Dopo lo splendido concerto di giovedì, al Circolo degli Artisti arriva un altro pezzo di storia della musica contemporanea. Io sono ancora tagliato fuori dal mondo a causa di Fastweb e quindi vi scrivo da una connessione di fortuna (grazie Teresa).
Mark Kozlek/Sun Kill Moon per la prima volta a Roma. C’eravamo anche noi. Eccovi la nostra recensione TRISTE©.
Come per Neil Halstead, anche con Mark Kozelek ci troviamo di fronte ad un mostro sacro: dall’inizio con i Red House Painters per passare al progetto Sun Kill Moon/solista e alle sue molteplici collaborazioni, Mark ha segnato più di vent’anni di musica con la sua chitarra, la sua voce e le sue storie.
Storie di amori, amici, parenti e lavoro. Storie che potrebbero essere inserite senza sfigurare in una certa tradizione del romanzo Americano.

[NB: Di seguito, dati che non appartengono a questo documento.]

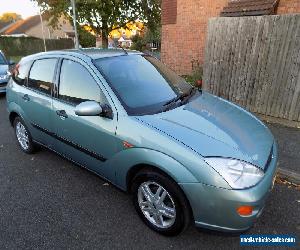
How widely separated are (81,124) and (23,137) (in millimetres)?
2073

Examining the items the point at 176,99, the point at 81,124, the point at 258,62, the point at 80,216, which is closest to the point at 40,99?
the point at 81,124

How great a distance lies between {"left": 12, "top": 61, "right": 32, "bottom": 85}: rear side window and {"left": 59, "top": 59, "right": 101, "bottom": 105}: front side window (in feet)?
3.60

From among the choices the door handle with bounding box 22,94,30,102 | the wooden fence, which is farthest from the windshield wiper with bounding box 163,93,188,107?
the wooden fence

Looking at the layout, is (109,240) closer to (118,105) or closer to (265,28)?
(118,105)

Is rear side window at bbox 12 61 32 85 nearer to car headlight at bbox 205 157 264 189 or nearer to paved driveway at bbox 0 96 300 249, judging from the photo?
paved driveway at bbox 0 96 300 249

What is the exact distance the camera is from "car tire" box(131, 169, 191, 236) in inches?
105

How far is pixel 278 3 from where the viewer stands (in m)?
7.25

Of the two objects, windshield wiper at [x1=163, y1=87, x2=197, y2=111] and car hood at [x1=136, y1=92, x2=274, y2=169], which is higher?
windshield wiper at [x1=163, y1=87, x2=197, y2=111]

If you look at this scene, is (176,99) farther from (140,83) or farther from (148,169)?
(148,169)

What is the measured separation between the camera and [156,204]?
293 cm

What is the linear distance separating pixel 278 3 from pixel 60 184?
677cm

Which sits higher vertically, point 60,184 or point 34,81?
point 34,81

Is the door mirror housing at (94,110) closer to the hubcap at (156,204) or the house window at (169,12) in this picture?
the hubcap at (156,204)

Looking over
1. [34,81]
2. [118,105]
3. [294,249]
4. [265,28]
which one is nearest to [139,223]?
[118,105]
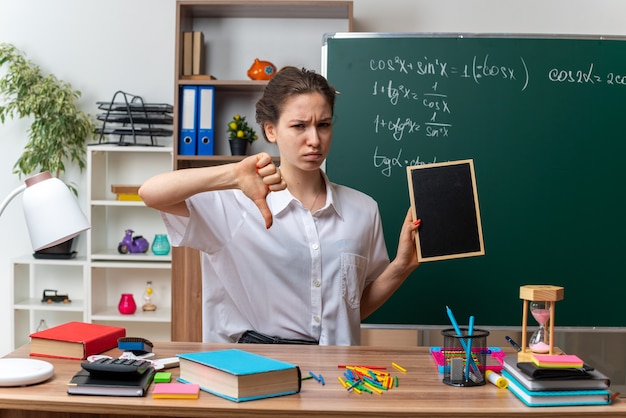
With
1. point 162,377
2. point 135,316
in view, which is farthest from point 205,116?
point 162,377

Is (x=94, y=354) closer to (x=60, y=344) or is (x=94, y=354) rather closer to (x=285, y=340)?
(x=60, y=344)

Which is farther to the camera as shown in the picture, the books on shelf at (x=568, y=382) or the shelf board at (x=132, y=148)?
the shelf board at (x=132, y=148)

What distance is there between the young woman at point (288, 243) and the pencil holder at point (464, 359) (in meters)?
0.54

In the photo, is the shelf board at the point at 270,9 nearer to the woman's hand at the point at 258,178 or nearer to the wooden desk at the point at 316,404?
the woman's hand at the point at 258,178

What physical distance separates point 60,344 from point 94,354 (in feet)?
0.28

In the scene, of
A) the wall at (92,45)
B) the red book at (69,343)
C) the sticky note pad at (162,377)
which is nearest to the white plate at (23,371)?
the red book at (69,343)

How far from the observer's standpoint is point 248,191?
1.85m

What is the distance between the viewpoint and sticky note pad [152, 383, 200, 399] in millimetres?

Perchè con Mark Kozelek di questo si parla: degli Stati Uniti e delle sue persone.
Ma soprattutto si parla di lui, come nel suo ultimo lavoro a nome Sun Kil Moon uscito quest’anno, Benji (di cui vi abbiamo parlato qui), in cui i legami del cantautore con la sua famiglia e i suoi affetti sono al centro di un disco di grandissima qualità.
Qualità che contraddistingue l’intera produzione di questo songwriter, che avrebbe di che riempire uno show di 5 ore di musica di altissimo livello. Questa sera invece, chitarra e voce, suona “solo” poco più di due ore, concentrandosi sui lavori più recenti.
Ed è così che apre il concerto con Black Kite ed Elaine tratte dal bellissimo Among The Leaves (2012), per poi spostarsi su Benji e tutte le sue fitte storie di vita vissuta (interessante a proposito questo glossiario fatto da Pitchfork, che ogni tanto si ricorda di prendersi un po’ meno sul serio). E sono così le belle canzoni dedicate alla madre ed al padre (quest’ultima interrotta perchè “non sta venendo bene”), Carissa e la toccante Ben’s My Friend, tra le altre, a segnare la prima oretta di concerto.
Poi Mark, tra un insulto ai fotografi, a chi gli chiede quando usciranno in vinile i suoi dischi e ad un po’ di lamentele per l’età che avanza, si sposta nuovamente verso il passato recente, pescando nei dischi registrati con Desertshore e Jimmy Lavalle (Perils from the Sea), entrambi dello scorso anno.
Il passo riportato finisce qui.